What you need to do: Reproduce every item below word for word, with the pictures omitted from your answer.

## start Task material

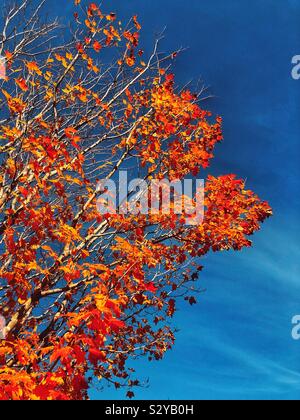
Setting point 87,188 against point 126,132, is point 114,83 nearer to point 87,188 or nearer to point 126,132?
point 126,132

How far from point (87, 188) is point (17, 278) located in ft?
9.60

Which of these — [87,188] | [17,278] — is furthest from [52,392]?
[87,188]

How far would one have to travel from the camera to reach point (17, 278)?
933 cm

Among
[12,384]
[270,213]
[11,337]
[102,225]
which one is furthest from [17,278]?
[270,213]

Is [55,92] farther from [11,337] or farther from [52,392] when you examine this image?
[52,392]

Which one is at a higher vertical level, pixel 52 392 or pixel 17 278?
pixel 17 278

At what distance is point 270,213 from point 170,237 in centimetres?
285

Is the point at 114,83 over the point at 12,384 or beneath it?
over

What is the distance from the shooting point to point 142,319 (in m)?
12.4

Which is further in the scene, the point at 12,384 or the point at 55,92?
the point at 55,92
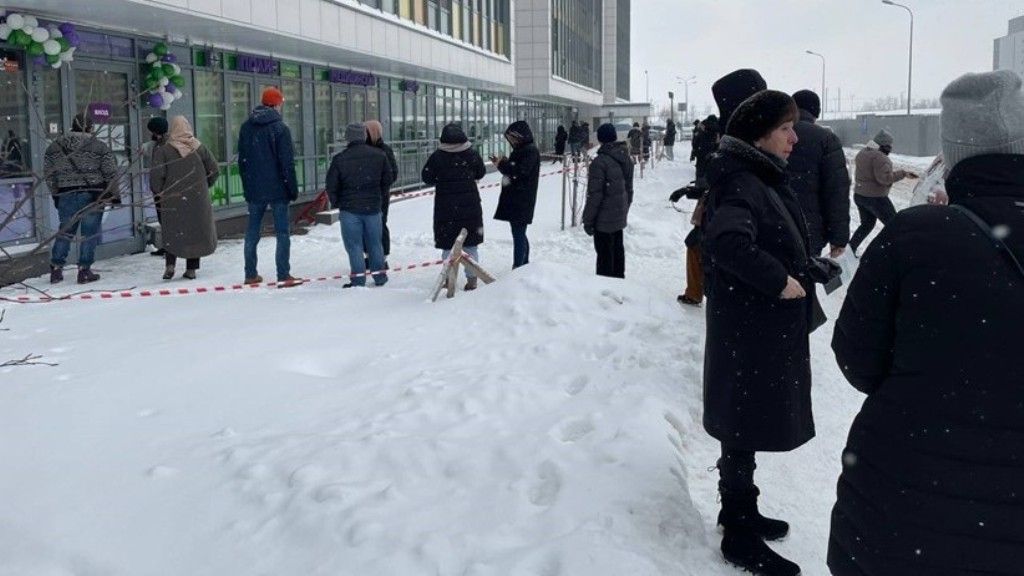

## end Task material

Answer to this problem:
Setting point 87,188 against point 126,132, is point 114,83 nearer to point 87,188 or nearer to point 126,132?
point 126,132

How far from point (87, 188) is point (17, 278) located in ft?
9.60

Which of these — [87,188] | [17,278] — is furthest from [52,392]?
[87,188]

How far would one have to travel from the camera to reach point (17, 278)?
933 cm

Among
[12,384]
[270,213]
[11,337]
[102,225]
which one is furthest from [17,278]?
[270,213]

Is [55,92] farther from [11,337] or farther from [52,392] when you examine this image?
[52,392]

Which one is at a higher vertical level, pixel 52 392 or pixel 17 278?
pixel 17 278

At what distance is point 270,213 from point 170,237 in centimetres?
285

Is the point at 114,83 over the point at 12,384 or beneath it?
over

What is the distance from the shooting point to point 142,319 (in m)?
12.4

Which is further in the scene, the point at 12,384 or the point at 55,92?
the point at 55,92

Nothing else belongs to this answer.